──────── Text ────────
AHA-Regeln helfen der Intensivstation
In den nächsten Wochen wird deutschlandweit die intensivmedizinische Behandlung über Leben und Sterben vieler Tausend Covid-19-Erkrankter entscheiden. Anfangs haben wir Intensivmediziner Corona wie eine Grippe behandelt. In den ersten Wochen der Pandemie starben in China 95 Prozent der beatmungspflichtigen Corona-Patienten. Inzwischen kennen wir Corona viel besser: Es ist eben keine Grippe, es schädigt den Organismus ganz anders, viel zerstörerischer, viel komplexer. Wir haben in kürzester Zeit neue intensivmedizinische Behandlungsstrategien etabliert: Komplexe nichtinvasive Beatmungstechniken, Abmilderung der Schockreaktion durch den Wirkstoff „Dexamethason“in der akuten Phase, frühzeitige blutverdünnende Medikation gegen Organschäden durch Blutgerinnsel, um die aktuellen Eckpunkte zu nennen. Ergebnis: Die Sterblichkeit für die schweren Fälle hat sich halbiert.
──────── Material ────────
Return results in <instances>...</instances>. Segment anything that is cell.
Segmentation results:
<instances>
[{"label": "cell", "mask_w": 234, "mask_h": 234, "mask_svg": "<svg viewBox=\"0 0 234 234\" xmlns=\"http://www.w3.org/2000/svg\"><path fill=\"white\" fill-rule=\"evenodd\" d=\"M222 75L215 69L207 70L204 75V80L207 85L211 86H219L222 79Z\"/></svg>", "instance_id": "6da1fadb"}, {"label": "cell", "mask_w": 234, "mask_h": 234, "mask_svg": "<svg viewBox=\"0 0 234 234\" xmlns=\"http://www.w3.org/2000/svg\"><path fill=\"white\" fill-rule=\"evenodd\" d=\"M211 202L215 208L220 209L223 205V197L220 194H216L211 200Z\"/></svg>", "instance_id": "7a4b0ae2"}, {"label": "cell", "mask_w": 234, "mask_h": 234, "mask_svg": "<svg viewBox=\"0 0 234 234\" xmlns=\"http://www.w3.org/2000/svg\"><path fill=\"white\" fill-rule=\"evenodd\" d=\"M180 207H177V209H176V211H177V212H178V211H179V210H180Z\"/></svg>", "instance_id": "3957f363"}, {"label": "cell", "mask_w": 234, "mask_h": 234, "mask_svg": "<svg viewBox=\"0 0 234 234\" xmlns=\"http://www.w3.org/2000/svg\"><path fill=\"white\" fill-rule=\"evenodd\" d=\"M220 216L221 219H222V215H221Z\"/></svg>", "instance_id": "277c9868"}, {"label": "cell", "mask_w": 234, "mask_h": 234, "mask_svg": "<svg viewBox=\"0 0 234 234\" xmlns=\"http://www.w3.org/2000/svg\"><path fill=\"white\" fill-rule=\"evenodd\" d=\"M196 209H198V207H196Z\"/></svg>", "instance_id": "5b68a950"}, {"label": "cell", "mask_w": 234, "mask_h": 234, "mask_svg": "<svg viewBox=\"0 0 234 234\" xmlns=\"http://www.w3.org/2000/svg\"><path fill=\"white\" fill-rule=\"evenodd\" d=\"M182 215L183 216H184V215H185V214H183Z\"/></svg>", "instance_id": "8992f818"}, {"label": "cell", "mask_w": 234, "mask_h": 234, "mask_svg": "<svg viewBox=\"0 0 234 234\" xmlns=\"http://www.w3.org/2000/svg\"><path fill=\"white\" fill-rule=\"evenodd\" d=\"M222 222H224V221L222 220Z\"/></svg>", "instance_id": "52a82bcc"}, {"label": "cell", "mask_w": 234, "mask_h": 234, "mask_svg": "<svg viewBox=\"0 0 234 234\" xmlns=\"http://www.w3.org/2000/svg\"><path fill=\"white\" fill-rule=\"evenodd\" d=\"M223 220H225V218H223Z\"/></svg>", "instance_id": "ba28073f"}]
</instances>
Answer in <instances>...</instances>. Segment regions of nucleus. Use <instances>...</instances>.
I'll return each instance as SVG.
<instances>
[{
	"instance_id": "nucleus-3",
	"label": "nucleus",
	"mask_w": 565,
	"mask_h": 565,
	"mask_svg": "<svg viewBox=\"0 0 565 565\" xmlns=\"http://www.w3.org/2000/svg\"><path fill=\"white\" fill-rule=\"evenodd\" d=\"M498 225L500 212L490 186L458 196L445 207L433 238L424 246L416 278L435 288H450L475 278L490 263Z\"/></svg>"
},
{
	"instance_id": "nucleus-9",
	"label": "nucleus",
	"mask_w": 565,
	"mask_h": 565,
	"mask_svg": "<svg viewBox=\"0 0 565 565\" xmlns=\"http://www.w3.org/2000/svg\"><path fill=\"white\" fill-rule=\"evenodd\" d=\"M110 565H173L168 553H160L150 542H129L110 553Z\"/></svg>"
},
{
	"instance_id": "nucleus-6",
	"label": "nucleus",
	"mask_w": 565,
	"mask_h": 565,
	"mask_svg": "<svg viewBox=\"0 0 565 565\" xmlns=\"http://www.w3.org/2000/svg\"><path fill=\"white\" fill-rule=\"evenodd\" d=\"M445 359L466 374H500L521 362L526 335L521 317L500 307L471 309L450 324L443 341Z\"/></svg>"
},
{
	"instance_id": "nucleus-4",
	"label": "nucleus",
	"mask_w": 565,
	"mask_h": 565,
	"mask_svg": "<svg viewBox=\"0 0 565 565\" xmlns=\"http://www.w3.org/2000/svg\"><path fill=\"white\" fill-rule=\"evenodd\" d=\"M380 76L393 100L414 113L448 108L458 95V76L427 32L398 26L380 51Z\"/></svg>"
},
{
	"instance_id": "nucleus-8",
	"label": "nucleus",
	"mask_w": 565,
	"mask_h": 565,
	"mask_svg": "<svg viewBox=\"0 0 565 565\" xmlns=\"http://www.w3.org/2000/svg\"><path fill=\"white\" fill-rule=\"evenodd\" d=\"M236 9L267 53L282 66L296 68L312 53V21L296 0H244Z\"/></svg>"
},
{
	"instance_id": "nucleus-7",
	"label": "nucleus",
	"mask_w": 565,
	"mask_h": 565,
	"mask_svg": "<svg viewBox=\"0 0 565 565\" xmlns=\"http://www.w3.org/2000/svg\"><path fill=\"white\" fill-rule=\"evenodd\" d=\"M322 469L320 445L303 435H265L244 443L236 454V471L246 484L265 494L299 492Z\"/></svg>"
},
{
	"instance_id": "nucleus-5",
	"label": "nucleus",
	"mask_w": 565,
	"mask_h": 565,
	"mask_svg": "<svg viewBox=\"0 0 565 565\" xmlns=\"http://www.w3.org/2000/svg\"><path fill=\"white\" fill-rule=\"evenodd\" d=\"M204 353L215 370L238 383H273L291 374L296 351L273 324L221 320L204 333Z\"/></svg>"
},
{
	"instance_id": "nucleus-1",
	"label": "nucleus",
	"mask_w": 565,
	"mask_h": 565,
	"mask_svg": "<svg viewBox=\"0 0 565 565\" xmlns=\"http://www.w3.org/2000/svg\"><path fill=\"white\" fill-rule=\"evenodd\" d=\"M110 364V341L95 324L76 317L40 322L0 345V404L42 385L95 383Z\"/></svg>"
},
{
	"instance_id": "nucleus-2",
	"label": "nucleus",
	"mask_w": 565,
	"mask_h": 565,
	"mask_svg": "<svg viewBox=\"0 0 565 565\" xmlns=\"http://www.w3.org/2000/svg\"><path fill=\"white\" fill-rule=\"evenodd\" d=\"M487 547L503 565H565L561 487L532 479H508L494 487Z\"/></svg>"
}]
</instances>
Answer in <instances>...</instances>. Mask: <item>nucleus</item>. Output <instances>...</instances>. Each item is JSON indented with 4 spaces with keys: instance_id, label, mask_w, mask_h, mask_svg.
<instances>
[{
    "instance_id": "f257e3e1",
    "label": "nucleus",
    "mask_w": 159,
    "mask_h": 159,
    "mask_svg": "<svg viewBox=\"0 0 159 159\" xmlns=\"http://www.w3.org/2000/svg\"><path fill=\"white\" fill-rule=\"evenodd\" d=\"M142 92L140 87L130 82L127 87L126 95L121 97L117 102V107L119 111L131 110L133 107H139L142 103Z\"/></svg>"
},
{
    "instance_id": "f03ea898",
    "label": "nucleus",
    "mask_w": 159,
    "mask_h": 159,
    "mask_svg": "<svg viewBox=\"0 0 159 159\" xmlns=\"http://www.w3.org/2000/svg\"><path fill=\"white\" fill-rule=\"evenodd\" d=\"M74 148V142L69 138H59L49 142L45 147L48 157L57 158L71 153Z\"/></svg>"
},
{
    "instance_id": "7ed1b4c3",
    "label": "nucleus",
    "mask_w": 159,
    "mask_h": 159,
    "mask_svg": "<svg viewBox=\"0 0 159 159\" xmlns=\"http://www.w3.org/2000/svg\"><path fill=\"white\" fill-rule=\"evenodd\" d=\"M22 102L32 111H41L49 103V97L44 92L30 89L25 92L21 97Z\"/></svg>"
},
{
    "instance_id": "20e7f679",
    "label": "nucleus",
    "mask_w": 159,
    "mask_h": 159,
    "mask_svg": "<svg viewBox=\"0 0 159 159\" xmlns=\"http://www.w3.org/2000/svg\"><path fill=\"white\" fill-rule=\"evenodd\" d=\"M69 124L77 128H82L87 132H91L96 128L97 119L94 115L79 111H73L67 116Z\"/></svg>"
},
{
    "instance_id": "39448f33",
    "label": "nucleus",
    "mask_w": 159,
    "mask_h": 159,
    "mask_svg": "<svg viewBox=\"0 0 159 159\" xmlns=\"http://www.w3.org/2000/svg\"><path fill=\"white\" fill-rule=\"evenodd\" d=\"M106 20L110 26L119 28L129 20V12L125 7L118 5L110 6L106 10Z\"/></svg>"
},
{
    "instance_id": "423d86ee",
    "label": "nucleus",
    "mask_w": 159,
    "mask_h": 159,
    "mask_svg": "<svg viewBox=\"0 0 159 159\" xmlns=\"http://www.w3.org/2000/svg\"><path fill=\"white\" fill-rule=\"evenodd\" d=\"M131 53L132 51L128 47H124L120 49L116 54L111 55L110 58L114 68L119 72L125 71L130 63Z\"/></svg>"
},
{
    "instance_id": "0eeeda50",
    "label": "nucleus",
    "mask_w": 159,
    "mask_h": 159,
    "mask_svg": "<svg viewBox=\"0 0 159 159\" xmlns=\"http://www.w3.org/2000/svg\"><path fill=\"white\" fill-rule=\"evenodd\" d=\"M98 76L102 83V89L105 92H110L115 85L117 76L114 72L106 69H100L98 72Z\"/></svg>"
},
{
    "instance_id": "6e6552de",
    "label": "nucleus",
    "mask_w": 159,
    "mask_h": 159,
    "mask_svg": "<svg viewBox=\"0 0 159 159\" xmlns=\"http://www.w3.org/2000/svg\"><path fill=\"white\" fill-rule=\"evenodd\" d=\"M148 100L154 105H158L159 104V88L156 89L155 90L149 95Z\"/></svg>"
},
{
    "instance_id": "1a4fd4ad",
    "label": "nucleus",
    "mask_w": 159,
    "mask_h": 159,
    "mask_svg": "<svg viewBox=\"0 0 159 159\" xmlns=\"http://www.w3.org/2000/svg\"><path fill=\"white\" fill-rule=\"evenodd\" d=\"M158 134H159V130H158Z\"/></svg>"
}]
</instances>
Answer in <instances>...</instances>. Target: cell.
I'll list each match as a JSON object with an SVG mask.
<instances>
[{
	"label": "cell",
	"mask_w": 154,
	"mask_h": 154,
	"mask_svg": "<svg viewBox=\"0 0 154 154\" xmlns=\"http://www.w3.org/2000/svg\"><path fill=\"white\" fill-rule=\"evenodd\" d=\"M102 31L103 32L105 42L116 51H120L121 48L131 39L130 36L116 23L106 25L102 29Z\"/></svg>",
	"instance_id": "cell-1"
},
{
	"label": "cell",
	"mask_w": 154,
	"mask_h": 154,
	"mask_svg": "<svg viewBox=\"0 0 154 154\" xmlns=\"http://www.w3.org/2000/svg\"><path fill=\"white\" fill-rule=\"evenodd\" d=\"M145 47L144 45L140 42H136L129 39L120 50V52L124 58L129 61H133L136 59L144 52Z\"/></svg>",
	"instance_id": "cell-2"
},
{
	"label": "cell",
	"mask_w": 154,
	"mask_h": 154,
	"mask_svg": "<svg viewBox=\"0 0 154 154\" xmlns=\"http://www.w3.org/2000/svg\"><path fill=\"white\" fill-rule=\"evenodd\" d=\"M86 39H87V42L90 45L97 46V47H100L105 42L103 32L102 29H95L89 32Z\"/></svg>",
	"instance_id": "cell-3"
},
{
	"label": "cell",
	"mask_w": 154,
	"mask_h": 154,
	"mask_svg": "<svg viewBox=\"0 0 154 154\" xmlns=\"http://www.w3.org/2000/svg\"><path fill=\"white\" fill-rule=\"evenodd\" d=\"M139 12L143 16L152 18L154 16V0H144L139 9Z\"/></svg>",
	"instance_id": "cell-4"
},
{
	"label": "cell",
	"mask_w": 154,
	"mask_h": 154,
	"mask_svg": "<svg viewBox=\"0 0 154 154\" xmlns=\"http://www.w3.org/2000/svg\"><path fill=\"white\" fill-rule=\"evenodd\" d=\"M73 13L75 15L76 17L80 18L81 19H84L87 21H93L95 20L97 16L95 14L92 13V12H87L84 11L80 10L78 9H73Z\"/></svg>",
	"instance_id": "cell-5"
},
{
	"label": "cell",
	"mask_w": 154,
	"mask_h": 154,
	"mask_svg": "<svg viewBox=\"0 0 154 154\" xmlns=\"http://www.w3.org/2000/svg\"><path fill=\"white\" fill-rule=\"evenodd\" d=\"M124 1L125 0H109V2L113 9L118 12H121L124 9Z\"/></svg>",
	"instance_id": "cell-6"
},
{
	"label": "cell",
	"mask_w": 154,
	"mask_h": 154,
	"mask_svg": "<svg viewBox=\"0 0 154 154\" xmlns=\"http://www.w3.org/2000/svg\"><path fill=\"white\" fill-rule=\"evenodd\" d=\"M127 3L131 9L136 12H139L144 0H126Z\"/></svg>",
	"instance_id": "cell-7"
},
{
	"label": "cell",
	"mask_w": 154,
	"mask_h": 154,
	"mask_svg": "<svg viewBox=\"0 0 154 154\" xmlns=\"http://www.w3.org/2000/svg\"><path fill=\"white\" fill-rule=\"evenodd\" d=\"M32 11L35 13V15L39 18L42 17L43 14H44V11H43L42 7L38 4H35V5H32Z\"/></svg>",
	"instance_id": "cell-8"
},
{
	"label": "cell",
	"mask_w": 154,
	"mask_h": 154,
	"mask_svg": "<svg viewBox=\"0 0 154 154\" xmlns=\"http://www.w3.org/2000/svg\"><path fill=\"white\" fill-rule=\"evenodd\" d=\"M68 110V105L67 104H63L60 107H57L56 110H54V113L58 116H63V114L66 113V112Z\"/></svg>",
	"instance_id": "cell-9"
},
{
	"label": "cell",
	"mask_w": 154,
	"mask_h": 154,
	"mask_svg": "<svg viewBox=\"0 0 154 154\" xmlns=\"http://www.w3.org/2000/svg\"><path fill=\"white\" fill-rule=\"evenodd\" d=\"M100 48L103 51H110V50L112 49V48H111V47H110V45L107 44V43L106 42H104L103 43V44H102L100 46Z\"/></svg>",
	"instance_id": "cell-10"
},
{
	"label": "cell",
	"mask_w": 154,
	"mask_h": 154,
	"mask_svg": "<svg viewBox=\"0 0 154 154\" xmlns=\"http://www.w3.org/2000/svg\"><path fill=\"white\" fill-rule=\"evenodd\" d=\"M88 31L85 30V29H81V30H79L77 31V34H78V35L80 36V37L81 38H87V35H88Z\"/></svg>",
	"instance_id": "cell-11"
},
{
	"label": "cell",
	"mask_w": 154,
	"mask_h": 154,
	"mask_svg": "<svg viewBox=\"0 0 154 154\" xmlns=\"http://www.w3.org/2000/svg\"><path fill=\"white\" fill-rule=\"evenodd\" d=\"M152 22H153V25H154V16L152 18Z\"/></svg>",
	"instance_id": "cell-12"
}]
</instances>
────────
* Aufgaben
• A. Erklären Sie in ein bis drei Sätzen, wozu laut Text Dexamethason und die frühzeitige blutverdünnende Medikation eingesetzt werden.
• B. Beantworten Sie kurz diese Fragen zum Text:
(i) Wie viel Prozent der beatmungspflichtigen Corona-Patienten starben in den ersten Wochen der Pandemie in China?
(ii) Wie haben die Intensivmediziner Corona anfangs behandelt?
(iii) Wie hat sich die Sterblichkeit für die schweren Fälle verändert?
• C. Entscheiden Sie, ob die Aussagen zum Text passen. Antworten Sie jeweils mit Ja oder Nein und zitieren Sie die entscheidenden Worte.
(i) Komplexe nichtinvasive Beatmungstechniken werden als eine der neuen Behandlungsstrategien genannt.
(ii) Die Sterblichkeit für die schweren Fälle hat sich verdoppelt.
(iii) Die neuen Behandlungsstrategien wurden über viele Jahre entwickelt.

* Lösungen
• A. Dexamethason dient in der akuten Phase dazu, die Schockreaktion abzumildern. Die frühzeitige blutverdünnende Medikation richtet sich gegen Organschäden durch Blutgerinnsel.

• B.
(i) 95 Prozent
(ii) Wie eine Grippe
(iii) Sie hat sich halbiert.

• C.
(i) Ja: „Komplexe nichtinvasive Beatmungstechniken“
(ii) Nein: „Die Sterblichkeit für die schweren Fälle hat sich halbiert.“
(iii) Nein: „Wir haben in kürzester Zeit neue intensivmedizinische Behandlungsstrategien etabliert“